Scientific regression: FSP-Laplace enables domain-specific priors, yielding improved test mean squared error (MSE) and evidence lower bound (ELBO) over isotropic Laplace and standard GPs when prior knowledge is abundant (Cinquin et al., 2024).
Bayesian optimization: LLA-based surrogates match or outperform standard RBF-kernel GPs in low-dimensional tasks, and exhibit strong scaling in high-dimensional problems where classical GPs collapse. However, in unbounded domains, the LLA mean (for ReLU networks) diverges linearly and variance grows unbounded, requiring bounded search domains or alternative activations for reliable Bayesian optimization (Kristiadi et al., 2023).
Uncertainty quantification: Surrogates and variational approximations enable scalable calibration of predictive confidence, robust to dataset size and architecture depth.

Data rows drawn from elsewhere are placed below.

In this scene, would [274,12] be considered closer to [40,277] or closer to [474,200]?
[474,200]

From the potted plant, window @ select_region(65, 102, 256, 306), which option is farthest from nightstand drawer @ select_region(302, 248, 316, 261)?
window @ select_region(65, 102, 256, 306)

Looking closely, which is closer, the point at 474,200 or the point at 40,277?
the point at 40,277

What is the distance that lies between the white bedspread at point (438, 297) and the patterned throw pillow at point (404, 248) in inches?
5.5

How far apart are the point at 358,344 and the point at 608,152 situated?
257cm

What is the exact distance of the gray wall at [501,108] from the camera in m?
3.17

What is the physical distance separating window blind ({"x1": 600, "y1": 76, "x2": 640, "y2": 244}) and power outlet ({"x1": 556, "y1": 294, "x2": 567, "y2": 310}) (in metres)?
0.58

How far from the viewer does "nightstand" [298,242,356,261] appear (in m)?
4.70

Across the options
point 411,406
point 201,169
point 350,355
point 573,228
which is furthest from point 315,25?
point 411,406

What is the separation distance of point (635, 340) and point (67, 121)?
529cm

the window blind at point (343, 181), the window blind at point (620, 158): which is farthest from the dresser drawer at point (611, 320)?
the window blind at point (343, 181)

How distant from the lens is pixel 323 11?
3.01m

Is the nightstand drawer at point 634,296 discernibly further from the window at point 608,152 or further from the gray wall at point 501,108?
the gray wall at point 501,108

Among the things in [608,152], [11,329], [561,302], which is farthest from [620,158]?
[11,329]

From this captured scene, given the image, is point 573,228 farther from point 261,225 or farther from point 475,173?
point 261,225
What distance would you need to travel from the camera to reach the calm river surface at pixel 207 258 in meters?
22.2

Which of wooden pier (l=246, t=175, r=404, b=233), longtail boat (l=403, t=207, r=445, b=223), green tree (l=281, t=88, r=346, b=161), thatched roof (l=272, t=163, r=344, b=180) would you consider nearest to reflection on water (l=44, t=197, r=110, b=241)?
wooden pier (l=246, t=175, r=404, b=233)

Empirical results demonstrate that careful approximate LLA implementations (e.g., ELLA, VaLLA, ScaLLA) match or exceed the performance of standard Laplace or mean-field variational approaches across a suite of metrics, while scaling efficiently to modern architectures.

7. Limitations and Practical Considerations

While the LLA framework is theoretically justified and practically scalable, significant caveats remain:

Curvature modeling: Pure first-order LLA neglects second-order effects from the nonlinear model component. QLA remedies this at modest cost (Jiménez et al., 3 Feb 2026).
Extrapolation pathologies: For piecewise linear activations (e.g., ReLU), LLA surrogates extrapolate linearly and can diverge outside the data domain, necessitating careful design of Bayesian optimization loops and prior selection (Kristiadi et al., 2023).
Bias-variance tradeoff in surrogate approximations: Diagonal or factorized GGN matrices significantly understate uncertainty, while low-rank or surrogate kernel approaches require careful feature selection for stability (Deng et al., 2022, Ortega et al., 29 Jan 2026).
Prior selection: The utility of function-space priors is context-dependent; incorporating strong domain knowledge substantially improves epistemic uncertainty and posterior calibration (Cinquin et al., 2024).

A plausible implication is that future research will focus on hybrid LLA schemes that blend second-order corrections, functional priors, and scalable kernel surrogates, further improving generalization, calibration, and OOD robustness in large, deep models.